What Does the Path Forward Look Like for Global Energy Security?
The Strait of Hormuz crisis has accelerated discussions about energy independence and alternative supply routes. Some nations are accelerating renewable energy adoption to reduce oil dependence. Others are investing in natural gas import terminals that could receive supplies from non-Hormuz routes, or exploring pipelines through alternative geographic paths. These are long-term solutions, however, requiring years of infrastructure investment and geopolitical negotiation. They will not resolve the immediate crisis.

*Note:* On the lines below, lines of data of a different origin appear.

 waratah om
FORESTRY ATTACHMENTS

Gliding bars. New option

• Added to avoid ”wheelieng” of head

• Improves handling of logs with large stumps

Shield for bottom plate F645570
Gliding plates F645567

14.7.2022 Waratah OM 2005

The short-term path forward depends on diplomatic resolution or military intervention. If diplomacy succeeds in compelling Iran to restore freedom of navigation, supply returns to normal within weeks and prices begin reversing. If military intervention escalates the conflict, Hormuz could remain disrupted for months, causing sustained global economic damage. If the crisis persists in a stalemate—with limited attacks continuing but commerce resuming at very high insurance costs—prices might stabilize at elevated levels rather than returning to pre-crisis baselines. Each scenario has radically different implications for the global economy, healthcare costs, and the sustainability of essential services worldwide. The immediate priority for every nation dependent on Hormuz oil and gas is resolution of this crisis before escalation becomes irreversible.
Conclusion
The UAE frames Iran’s Hormuz blockade as “economic terrorism against every nation” because it weaponizes a critical global resource chokepoint that affects the entire world’s energy supply and economic stability. The blockade is not a regional dispute between Iran and its neighbors—it is a form of economic coercion that cascades through global supply chains, raising energy costs for hospitals, care facilities, manufacturers, and consumers across every continent. Dr. Sultan Al Jaber’s statement reflects a fundamental principle: no single nation should be allowed to control or weaponize international waterways that are essential to global commerce, regardless of that nation’s regional grievances.
The crisis has already caused profound disruption. Twenty million barrels of oil per day have been removed from global markets, oil prices have surged 84% year-to-date, and tanker traffic has collapsed by 92%. These numbers translate into higher costs for healthcare, care facilities, heating, transportation, and essential services worldwide. The path forward depends on rapid diplomatic resolution that restores freedom of navigation through the Strait of Hormuz. Without resolution, extended disruption threatens global economic stability, energy security, and the sustainability of essential services that vulnerable populations depend on daily.